How many images are you training on? I would think about ten thousand or so would suffice depending on how you modified the model (and of course an at least equal amount of “other” images).

Right now I have amassed about 11,000 images. Right now having issues with image size, and am having to resize a lot of them to have a bigger batch size.

I would also look into an R-CNN. They might be a bit slower but the accuracy tradeoff is worth it imo.

What I’m really curious about is how you (AirplaneWins) got a dataset of 20 images to work. We’d really like to know since getting 10,000 annotated images is not really feasible for us. Did you use Yolo9000 for those 20 images, or something else? What was the very first thing you did to get the output you linked on GDrive? Thanks!

Ah the glory days of being the lowest rank and having to manually annotate images.

I wouldn’t trust a DL model fine tuned on only 20 images. There is no way it is not overfit, and there is no way to tell how it will behave on images not very close to the training data. That is asking for trouble.

Relevant XKCD:

Totally Agree. My actual model uses roughly 15k images now after cleaning.
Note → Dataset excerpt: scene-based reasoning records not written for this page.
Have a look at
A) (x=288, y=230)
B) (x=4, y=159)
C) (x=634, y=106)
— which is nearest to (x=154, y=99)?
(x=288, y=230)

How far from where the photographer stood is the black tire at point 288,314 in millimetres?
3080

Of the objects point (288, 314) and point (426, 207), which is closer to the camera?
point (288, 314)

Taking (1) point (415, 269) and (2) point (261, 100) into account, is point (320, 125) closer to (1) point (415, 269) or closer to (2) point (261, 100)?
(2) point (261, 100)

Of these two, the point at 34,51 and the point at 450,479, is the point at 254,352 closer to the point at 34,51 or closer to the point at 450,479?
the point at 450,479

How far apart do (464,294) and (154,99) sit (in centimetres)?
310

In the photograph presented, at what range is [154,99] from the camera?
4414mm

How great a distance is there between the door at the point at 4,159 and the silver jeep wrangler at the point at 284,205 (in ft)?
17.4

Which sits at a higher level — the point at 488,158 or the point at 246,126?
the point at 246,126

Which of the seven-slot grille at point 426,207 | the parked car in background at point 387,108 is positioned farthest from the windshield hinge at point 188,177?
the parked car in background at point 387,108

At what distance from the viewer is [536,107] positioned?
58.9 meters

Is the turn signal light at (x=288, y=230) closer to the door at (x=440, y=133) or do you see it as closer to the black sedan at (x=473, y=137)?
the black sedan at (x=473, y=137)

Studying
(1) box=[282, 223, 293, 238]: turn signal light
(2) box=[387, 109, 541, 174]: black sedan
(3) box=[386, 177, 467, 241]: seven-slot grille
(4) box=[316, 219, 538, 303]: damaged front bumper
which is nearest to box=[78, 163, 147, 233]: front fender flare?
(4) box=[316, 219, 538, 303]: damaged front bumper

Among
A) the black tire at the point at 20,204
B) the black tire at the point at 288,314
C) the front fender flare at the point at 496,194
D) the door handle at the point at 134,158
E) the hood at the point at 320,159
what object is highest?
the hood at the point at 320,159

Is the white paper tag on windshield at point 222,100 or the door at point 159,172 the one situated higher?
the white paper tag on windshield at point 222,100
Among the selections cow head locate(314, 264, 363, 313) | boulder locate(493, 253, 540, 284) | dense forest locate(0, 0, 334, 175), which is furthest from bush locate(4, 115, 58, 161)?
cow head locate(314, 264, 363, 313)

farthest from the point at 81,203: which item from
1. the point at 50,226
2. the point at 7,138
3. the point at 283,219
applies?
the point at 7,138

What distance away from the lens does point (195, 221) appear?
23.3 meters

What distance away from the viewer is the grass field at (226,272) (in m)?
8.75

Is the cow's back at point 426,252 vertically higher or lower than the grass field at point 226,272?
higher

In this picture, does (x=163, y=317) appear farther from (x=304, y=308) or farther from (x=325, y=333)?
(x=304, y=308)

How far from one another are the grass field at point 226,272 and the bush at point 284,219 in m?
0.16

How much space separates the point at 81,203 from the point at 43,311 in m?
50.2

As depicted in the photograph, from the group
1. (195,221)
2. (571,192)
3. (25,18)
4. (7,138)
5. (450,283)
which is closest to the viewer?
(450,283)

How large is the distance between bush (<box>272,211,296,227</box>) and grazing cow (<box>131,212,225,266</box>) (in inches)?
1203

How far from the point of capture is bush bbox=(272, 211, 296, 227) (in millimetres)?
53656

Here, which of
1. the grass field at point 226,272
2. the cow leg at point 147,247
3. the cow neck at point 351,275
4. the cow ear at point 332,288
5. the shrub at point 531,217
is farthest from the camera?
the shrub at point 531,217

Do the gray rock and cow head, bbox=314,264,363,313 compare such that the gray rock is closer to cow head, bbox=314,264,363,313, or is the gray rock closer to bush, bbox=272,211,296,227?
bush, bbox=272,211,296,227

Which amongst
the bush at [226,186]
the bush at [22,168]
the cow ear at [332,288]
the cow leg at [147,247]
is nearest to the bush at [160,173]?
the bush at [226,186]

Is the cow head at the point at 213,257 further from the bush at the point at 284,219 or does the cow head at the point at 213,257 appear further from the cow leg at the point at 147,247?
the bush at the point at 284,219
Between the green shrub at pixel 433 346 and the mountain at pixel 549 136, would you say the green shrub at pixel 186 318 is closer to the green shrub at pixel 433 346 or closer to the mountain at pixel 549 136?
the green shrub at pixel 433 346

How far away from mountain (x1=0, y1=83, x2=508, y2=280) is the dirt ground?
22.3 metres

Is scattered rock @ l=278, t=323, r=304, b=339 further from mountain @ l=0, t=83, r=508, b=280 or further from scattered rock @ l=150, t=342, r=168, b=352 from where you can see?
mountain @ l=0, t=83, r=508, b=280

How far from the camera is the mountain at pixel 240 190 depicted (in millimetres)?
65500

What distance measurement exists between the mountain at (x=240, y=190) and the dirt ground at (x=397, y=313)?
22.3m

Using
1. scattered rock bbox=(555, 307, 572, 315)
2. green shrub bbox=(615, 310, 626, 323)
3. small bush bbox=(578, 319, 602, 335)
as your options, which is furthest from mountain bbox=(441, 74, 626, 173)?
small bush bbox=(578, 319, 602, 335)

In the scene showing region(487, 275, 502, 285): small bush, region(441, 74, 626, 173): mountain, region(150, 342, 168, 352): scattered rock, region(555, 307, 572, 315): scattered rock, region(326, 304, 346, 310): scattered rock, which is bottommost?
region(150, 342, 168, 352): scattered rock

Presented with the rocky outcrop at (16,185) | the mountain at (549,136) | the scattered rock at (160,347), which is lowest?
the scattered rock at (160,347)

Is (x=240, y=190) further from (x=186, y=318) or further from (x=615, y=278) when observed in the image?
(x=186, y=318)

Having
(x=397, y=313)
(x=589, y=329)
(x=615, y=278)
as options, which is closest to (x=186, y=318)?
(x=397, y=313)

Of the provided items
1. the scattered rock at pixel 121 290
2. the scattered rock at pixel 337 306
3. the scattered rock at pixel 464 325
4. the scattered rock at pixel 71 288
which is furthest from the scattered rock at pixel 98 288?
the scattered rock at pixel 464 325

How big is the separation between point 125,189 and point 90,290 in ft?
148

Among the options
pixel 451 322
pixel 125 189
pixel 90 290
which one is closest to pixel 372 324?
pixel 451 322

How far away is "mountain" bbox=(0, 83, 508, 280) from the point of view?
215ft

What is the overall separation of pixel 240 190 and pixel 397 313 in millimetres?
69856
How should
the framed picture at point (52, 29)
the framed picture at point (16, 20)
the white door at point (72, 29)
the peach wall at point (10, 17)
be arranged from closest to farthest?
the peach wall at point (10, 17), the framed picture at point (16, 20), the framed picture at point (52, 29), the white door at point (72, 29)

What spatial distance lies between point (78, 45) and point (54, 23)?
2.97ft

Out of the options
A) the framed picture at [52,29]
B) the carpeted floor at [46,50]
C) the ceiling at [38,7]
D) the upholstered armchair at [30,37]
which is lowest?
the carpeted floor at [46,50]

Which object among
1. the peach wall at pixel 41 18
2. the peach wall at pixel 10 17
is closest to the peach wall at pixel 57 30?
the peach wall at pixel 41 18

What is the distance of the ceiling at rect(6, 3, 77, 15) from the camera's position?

We know that 20 images is not optimal for machine learning. We know that AirplaneWins at the current moment has a much more ample data set.

My point is that, at the very beginning of this thread, AirplaneWins had 20 images and still got decent results:

Are we mistaken? If you indeed did use 20 images and managed to get adequate results, we would really like to know how you did specifically that, not how you would do machine learning in ideal conditions with an abundant number of annotated images.